Our brief green season is upon us. If you’re eager to celebrate at one of the farmers markets, don’t forget the one that supports the growth of more than vegetables.
The West Central Marketplace officially opened for the season Tuesday, in its new spot on the welcoming grass of A.M. Cannon Park. It’s part of Project Hope, the nonprofit that uses soil and seeds to teach job skills, money management, gardening and other life lessons to kids from difficult backgrounds in the West Central and Emerson Garfield neighborhoods, where poverty and its attendant problems are prevalent.
It’s a win-win-win-win-win situation.
“I feel like there are a lot of programs that just put Band-Aids on problems,” said Kate Burke, a Project Hope board member. “This is a way to actually fix a problem, rather than putting Band-Aids on it.”
The market has a handful of vendors, with a goal of 10 by year’s end. The main one is Riverfront Farm, the Project Hope urban farming initiative. Riverfront Farm has seven urban farms spread through West Central, beautifying empty lots; some of the kids work on the farm team, and others on the market team. A smaller group does lawn care projects.
On Tuesday, Riverfront Farm’s booth offered a range of vegetables that would be at home at any farmers market: lettuce, kale, herbs, turnips, rhubarb … At one point, a woman approached the booth, looking for the “Project Hope kids.” She’d brought a bag stuffed with lavender from her garden; she wanted to donate it for them to sell.
The market feeds different needs. The young people need the work and the knowledge. The empty lots need the brightening green of the gardens. And those who live in West Central – especially those with limited transportation – need more access to fresh, healthy food.
“West Central’s a food desert,” said Emily Dufault, who was working a booth run by The Porch Garden project, an urban farming effort similar to Project Hope’s. “This is the only farmers market in the neighborhood.”
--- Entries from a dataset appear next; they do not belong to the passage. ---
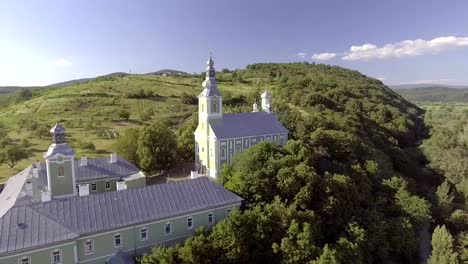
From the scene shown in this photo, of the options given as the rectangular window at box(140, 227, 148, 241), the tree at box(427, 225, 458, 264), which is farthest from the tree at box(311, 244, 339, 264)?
the rectangular window at box(140, 227, 148, 241)

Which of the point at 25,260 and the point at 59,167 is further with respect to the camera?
the point at 59,167

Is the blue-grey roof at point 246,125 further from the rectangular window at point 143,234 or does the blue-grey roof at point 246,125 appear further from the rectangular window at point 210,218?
the rectangular window at point 143,234

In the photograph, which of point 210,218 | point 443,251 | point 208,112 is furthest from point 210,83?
point 443,251

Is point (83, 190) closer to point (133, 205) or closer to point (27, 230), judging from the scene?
point (133, 205)

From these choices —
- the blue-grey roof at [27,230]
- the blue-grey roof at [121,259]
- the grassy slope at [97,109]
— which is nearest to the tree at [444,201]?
the blue-grey roof at [121,259]

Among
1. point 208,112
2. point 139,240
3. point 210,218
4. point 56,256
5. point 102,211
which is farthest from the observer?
point 208,112

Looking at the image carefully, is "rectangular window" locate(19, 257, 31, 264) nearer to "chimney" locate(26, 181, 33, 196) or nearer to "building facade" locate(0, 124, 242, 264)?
"building facade" locate(0, 124, 242, 264)
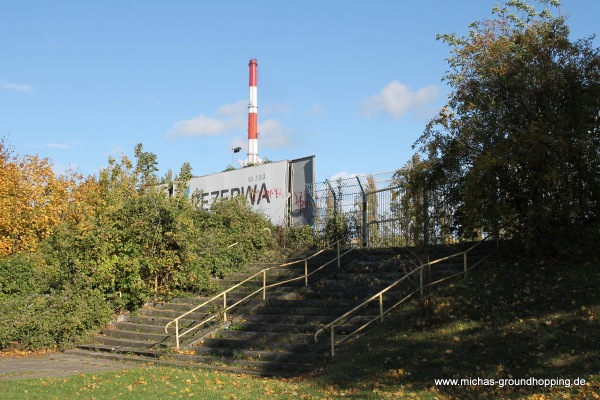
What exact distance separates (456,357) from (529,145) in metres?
5.43

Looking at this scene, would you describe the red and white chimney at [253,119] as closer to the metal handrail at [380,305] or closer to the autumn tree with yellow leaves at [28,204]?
the autumn tree with yellow leaves at [28,204]

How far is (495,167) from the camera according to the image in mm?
14422

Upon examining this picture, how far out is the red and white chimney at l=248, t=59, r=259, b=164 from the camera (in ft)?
122

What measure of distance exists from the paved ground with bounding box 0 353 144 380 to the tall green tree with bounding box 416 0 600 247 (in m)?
8.56

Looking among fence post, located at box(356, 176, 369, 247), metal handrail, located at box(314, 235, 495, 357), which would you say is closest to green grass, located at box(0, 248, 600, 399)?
metal handrail, located at box(314, 235, 495, 357)

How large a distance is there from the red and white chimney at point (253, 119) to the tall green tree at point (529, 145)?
72.1 feet

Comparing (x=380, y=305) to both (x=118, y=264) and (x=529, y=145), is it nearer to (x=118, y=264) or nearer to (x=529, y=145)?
(x=529, y=145)

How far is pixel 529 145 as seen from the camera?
1401cm

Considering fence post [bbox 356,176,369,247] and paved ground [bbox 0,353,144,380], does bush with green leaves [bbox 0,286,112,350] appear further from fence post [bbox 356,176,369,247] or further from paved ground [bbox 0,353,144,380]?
fence post [bbox 356,176,369,247]

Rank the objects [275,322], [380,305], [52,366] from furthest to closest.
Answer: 1. [275,322]
2. [52,366]
3. [380,305]

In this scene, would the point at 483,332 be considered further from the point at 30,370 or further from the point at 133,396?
the point at 30,370

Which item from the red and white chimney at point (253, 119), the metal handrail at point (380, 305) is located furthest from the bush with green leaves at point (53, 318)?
the red and white chimney at point (253, 119)

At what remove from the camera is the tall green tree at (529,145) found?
45.5 ft

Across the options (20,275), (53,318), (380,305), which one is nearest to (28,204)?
(20,275)
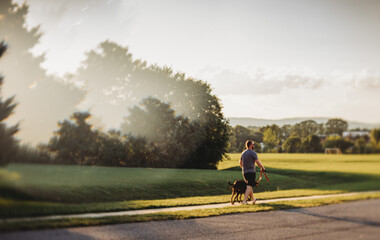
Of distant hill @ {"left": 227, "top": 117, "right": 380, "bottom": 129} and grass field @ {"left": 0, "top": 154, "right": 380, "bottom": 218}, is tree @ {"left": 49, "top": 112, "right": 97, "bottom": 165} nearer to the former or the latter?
grass field @ {"left": 0, "top": 154, "right": 380, "bottom": 218}

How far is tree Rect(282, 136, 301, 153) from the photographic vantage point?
14.2ft

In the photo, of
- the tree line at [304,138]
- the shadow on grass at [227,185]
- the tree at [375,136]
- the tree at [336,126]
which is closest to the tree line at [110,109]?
the shadow on grass at [227,185]

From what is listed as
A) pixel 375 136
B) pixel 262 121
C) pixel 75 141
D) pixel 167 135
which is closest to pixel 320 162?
pixel 262 121

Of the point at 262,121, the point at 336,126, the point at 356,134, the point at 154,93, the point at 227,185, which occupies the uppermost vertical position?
the point at 154,93

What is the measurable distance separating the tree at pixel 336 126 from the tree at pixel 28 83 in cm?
294

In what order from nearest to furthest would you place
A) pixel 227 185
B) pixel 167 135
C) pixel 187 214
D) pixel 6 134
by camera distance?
pixel 6 134
pixel 167 135
pixel 227 185
pixel 187 214

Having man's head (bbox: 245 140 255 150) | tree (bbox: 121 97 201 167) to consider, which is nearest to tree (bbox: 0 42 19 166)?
tree (bbox: 121 97 201 167)

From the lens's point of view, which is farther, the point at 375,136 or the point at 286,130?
the point at 286,130

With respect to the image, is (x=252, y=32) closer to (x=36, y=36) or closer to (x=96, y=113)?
(x=96, y=113)

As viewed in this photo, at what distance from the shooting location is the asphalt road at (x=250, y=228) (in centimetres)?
668

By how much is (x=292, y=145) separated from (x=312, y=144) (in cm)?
29

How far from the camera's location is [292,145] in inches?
173

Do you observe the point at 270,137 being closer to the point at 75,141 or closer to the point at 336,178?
the point at 336,178

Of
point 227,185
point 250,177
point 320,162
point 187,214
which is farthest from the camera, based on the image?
point 187,214
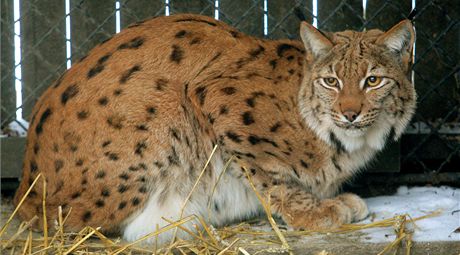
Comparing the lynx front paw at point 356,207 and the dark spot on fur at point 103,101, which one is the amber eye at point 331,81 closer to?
the lynx front paw at point 356,207

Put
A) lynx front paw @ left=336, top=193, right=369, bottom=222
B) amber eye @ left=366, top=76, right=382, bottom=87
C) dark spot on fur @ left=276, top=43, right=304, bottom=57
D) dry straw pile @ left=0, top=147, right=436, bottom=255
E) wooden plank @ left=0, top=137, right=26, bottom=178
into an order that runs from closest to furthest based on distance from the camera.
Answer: dry straw pile @ left=0, top=147, right=436, bottom=255
amber eye @ left=366, top=76, right=382, bottom=87
lynx front paw @ left=336, top=193, right=369, bottom=222
dark spot on fur @ left=276, top=43, right=304, bottom=57
wooden plank @ left=0, top=137, right=26, bottom=178

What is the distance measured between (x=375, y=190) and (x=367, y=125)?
1.28m

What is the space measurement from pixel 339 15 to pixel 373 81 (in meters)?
1.34

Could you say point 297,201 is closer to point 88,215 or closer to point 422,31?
point 88,215

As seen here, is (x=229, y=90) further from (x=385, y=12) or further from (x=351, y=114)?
(x=385, y=12)

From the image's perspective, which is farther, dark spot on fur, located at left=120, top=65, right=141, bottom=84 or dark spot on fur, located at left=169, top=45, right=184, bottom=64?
dark spot on fur, located at left=169, top=45, right=184, bottom=64

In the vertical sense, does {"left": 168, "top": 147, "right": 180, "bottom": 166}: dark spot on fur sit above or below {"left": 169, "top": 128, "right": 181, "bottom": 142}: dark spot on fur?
below

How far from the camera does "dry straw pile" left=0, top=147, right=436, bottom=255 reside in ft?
12.9

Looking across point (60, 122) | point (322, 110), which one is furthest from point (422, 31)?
point (60, 122)

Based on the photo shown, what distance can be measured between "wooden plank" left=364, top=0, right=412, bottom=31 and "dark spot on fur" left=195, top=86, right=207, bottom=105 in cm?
148

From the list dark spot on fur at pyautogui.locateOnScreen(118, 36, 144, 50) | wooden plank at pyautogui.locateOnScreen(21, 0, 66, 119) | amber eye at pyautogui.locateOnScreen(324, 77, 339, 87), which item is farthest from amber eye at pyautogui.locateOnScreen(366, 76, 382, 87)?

This promises to be an auspicious year for Project Hope. Started in 2006 by West Central stalwarts Pat and Connie Malone, it’s building real momentum – this year it hired its first employees, executive director Joel Williamson and a yet-to-be hired operations manager. It has expanded the number of urban farms, and the market has moved from a parking lot to A.M. Cannon, where organizers hope to draw more vendors and customers, said Shannon Kelly, market manager.
“This is just a much better, friendlier location,” she said.
Like several people, Kelly came to Project Hope from Whitworth University, where she recently graduated. She was a Project Hope intern as a Whitworth student a couple of years ago; this year, she’s overseeing the market.
Twenty-five kids are working in the program this year. Each works around 15 hours per week; they are paid on a sliding scale, based on age, hours and years in the program. Several youths on the market team staffed the booth Tuesday, and some are also working the booth at the Perry Street farmers market on Thursdays.
Angelique Rios is a 14-year-old in her first year in the program; she’s eager to continue learning bookkeeping and other marketing skills associated with selling the produce. Mica Jones is a 15-year-old in his third year with Project Hope; he says he values learning how to raise his own food, and overcoming his nervousness and difficulty in speaking with others.
“I love it,” he said. “It’s a great program.”
The lessons of Riverfront Farms have spread to his own home.
“I have a vegetable garden and a flower garden I take care of,” he said.
The word sustainable is much-overused these days, but there is a genuinely regenerative quality to the cycles that Project Hope is fueling – the cycles of knowledge, of food, of community, of work, of hope.
Burke, the board member, said one of the benefits of the program is that as the young people learn skills, they are able to feed that knowledge back to the even younger ones.
“We’re trying to teach the kids to teach the kids,” she said. “To keep that cycle going.”